# Need help introducing new goats to dog



## mooman (May 19, 2008)

Well after weeks and weeks of working on the fence and waiting, we finally got to bring our two nigerian dwarfs home. Super cute, although I underestimated how small they would be (they walked right through the cattle panels I was using for a temporary pen). Some extra welded wire fencing and zipties solved the problem......

Anyway. One of our dogs has a very strong chase reflex. Not so much a killer instinct. One day a little pot belied piglette (obviously raised with dogs) wandered onto the property. When the dog charged it, the pig held its ground and the dog just put the breaks on and just sniffed, got bored walked away.

So I think as long as the goats don't run from her, she will lose interest very quickly. How would you guys suggest handling this? Hold a goat and bring them together for a sniff? Wait a few days to see if the dog loses interest whining at them through the fence? 

Anyone else have this problem. Were the dog and goats eventually able to hang out together (I'd like to be able to walk the whole crew in the woods behind the house)


----------



## NataliaTwoDoes (Mar 24, 2011)

I wont let my dog and goats together without supervision. My herd queen charges my dog repeatedly, makes me think she's been attacked before. The dog will nip her if provoked but she's a queensland, that's what they do. Sable, our dog, is good at rounding up all of our other goats though I honestly think it depends on your dogs personality and history on whether it will be a good match. A lot of it is instinct too. Sable has no herding training but she is very good at it when we allow it and I attribute it to her breed. If we do not ask her to help she ignores the goats.

We will never trust her with the babies. When she was a suburban dog she had lots of squeaky toys and the high pitched noises of all baby animals seems to be more stimulation than she can bear now. She acts towards them like she does towards raccoons, growling and whining until the high pitched noises become lower as they grow older. I personally think it was the squeaky toys. 

If you dog listens well you may be able to put it on a leash and correct her/him when she acts inappropriately for a while.


----------



## andabigmac (Jan 10, 2011)

NataliaTwoDoes said:


> I wont let my dog and goats together without supervision. My herd queen charges my dog repeatedly, makes me think she's been attacked before. The dog will nip her if provoked but she's a queensland, that's what they do. Sable, our dog, is good at rounding up all of our other goats though I honestly think it depends on your dogs personality and history on whether it will be a good match. A lot of it is instinct too. Sable has no herding training but she is very good at it when we allow it and I attribute it to her breed. If we do not ask her to help she ignores the goats.

# # # #

ACTIVITY
Decide whether each statement below agrees with the forum thread above about introducing goats to a dog, answering yes or no and quoting the words that decide it. 1. The pen's cattle panels did not keep the new goats in. 2. Sable has had herding training. 3. The piglet ran when the dog charged it.

DATA BELOW
# # # #

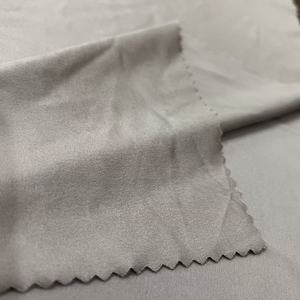Tissu Jacquard Biologique Économique Spandex/Polyester Respirant Brillant Doux 160 g/m² Tricoté pour Vêtements de Sport, Robes, Lingerie, Matelas, Rideaux - Product Image 4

# # # #

SOLUTION
1. Yes: "they walked right through the cattle panels I was using for a temporary pen"
2. No: "Sable has no herding training"
3. No: "the pig held its ground"